- A study sponsored by Amgen, Inc. to probe the cost-effectiveness of its PCSK9 inhibitor Repatha found the drug would approach a commonly used benchmark of cost effectiveness when priced at a roughly 30% discount to its current annual list cost of $14,523.
- The analysis, published Wednesday in JAMA Cardiology, comes a day after other research painted a more pessimistic picture of the drug's value at current selling prices. While the Amgen-backed study is on the whole more supportive, the headline findings are dependent on a key assumption that a long-term cardiovascular mortality benefit would emerge after five years of treatment.
- Both studies highlight the challenges posed by the high cost of Repatha as well as its PCSK9 rival Praluent, developed by Sanofi SA and Regeneron Pharmaceuticals, Inc. The two drugs reduce LDL cholesterol dramatically, yet adopting the treatments for a broader group of patients beyond those at highest risk would strap payer budgets for potentially only incremental health gains over standard therapy.
Amgen has staunchly defended Repatha's value in the debate over the drug's cost, offering a money-back guarantee to insurers who lower restrictions on coverage for the drug. The biotech's case was helped by the results of its FOURIER outcomes study, which proved the PCSK9 inhibitor's cardiovascular benefit.

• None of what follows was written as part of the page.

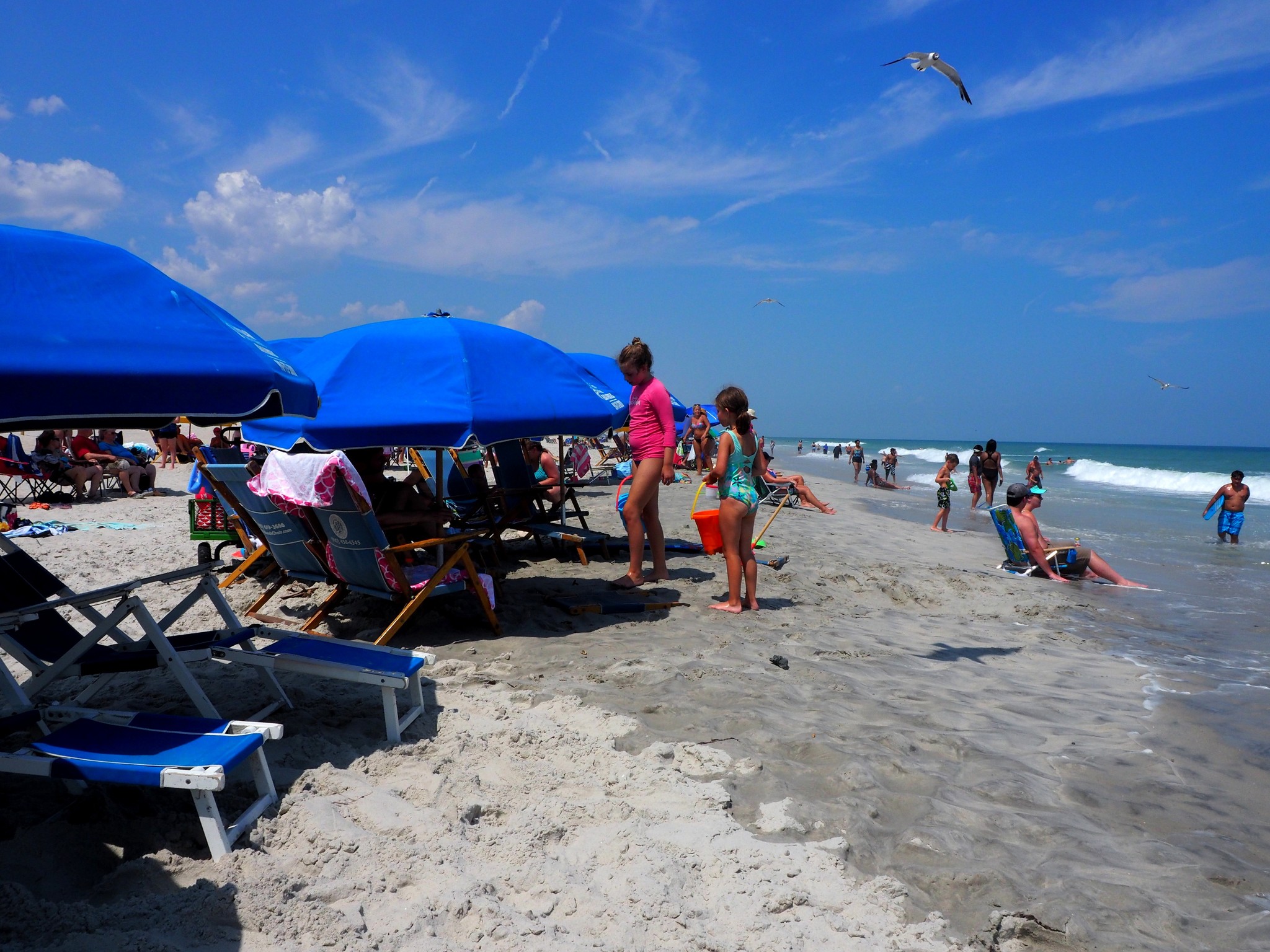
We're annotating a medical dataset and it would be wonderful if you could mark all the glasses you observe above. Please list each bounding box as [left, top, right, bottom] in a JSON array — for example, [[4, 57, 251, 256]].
[[769, 460, 771, 463], [693, 404, 701, 407], [108, 432, 117, 434], [54, 438, 60, 441], [214, 430, 219, 432]]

Yet, the data from that trial wasn't a slam dunk, falling short of expectations in the magnitude of risk reduction shown. Results also failed to demonstrate a statistically significant effect on cardiovascular mortality, potentially giving cost-conscious payers a reason to keep coverage barriers in place.

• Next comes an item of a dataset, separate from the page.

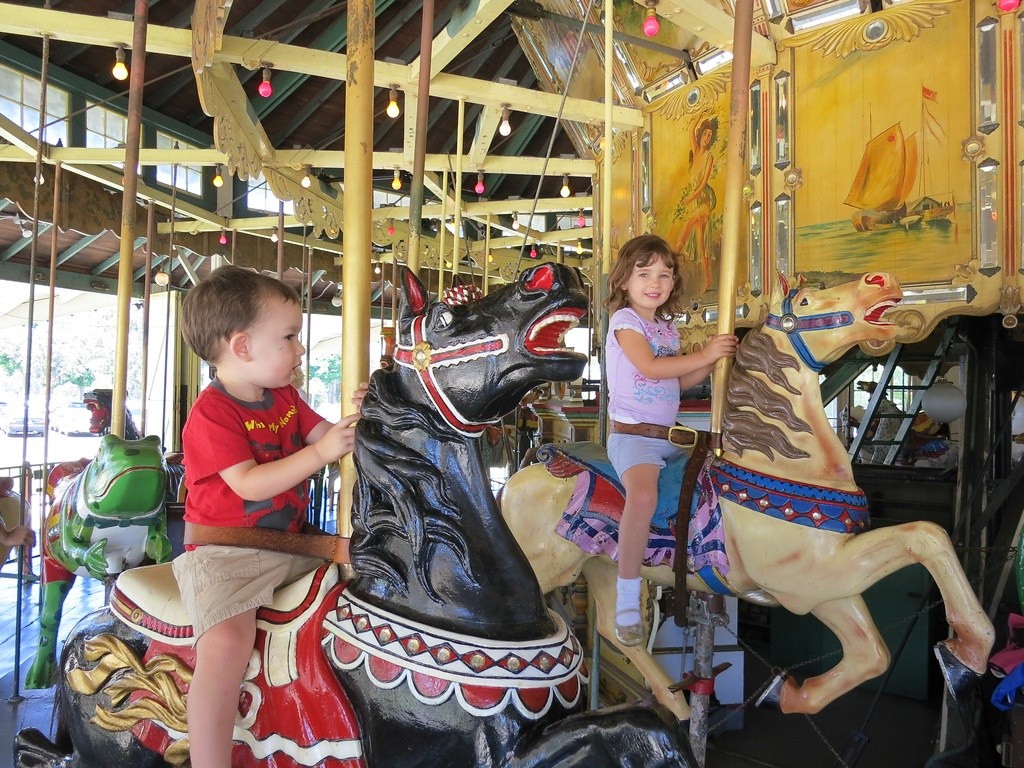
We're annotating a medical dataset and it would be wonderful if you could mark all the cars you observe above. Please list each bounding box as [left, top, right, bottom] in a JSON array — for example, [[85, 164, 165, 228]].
[[49, 402, 100, 437], [0, 402, 46, 437]]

Faced with continued pushback from payers, Amgen has focused on proving the value of Repatha in higher-risk patients, where the drug's value is clearer even at higher costs. The biotech emphasized that argument in a statement put out in conjunction with the release of the JAMA study on Wednesday morning.
"This study affirms the clinical benefits and economic value of delivering Repatha to the right high-risk patients, specifically patients who have had a heart attack or stroke with high LDL levels despite maximally-tolerated statin therapy," said Joshua Ofman, a senior vice president of access and policy at Amgen.
In the study, researchers constructed a model representative of the U.S. patient population with atherosclerotic cardiovascular disease on standard background therapy for high LDL cholesterol.
Results showed adding Repatha (evolocumab) at its current list price would result in an incremental cost-effectiveness ratio (ICER) of $268,637 per quality-adjusted life year (QALY) — a measure used to estimate value by accounting for costs and health benefits. Essentially, an ICER attempts to measure what it would cost to add one life year, adjusted for the quality of health.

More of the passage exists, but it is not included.